On a microcontroller, in order to avoid loading settings from a previous firmware build, I also store the compilation time, which is checked at loading.

The microcontroller project is build with 'mikroC PRO for ARM' from MikroElektronika.

Being easier to debug, I programmed the code with minGW on my PC and, after checking it left and right put, it into microC.

The code using that check failed to work properly. After an evening of frustrating debugging I, found sizeof("...") yielding different values on the two platforms and causing a buffer overflow as a consequence.

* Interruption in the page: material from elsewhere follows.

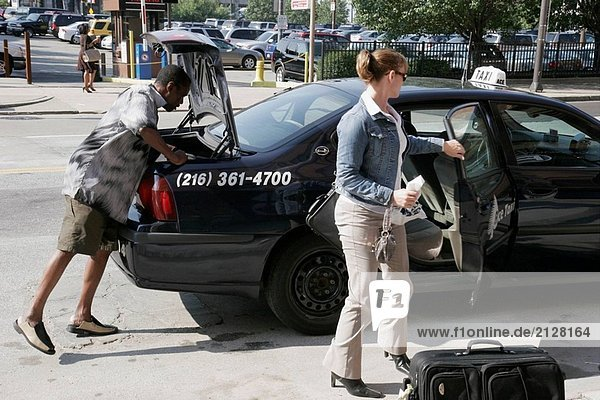 Cleveland  Ohio Prospect Avenue  Taxi Cab  schwarzen männlichen Treiber  Woman  abfliegenden Passagiere  öffentliche Verkehrsmittel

But now I don't know whose fault is it.

To re-create the problem, use following code:

#define SAVEFILECHECK_COMPILE_DATE __DATE__ " " __TIME__

char strA[sizeof(SAVEFILECHECK_COMPILE_DATE)];
char strB[] = SAVEFILECHECK_COMPILE_DATE;

printf("sizeof(#def): %d\n", (int)sizeof(SAVEFILECHECK_COMPILE_DATE));
printf("sizeof(strA): %d\n", (int)sizeof(strA));
printf("sizeof(strB): %d\n", (int)sizeof(strB));

On MinGW it returns (as expected):

sizeof(#def): 21
sizeof(strA): 21
sizeof(strB): 21

However, on 'mikroC PRO for ARM' it returns:

sizeof(#def): 20
sizeof(strA): 20
sizeof(strB): 21

This difference caused a buffer overflow down the line (overwriting byte zero of a pointer – ouch).

21 is the answer I expect: 20 chars and the '\0' terminator.

Is this one of the 'it depends' things in C or is there a violation of the sizeof operator behavior?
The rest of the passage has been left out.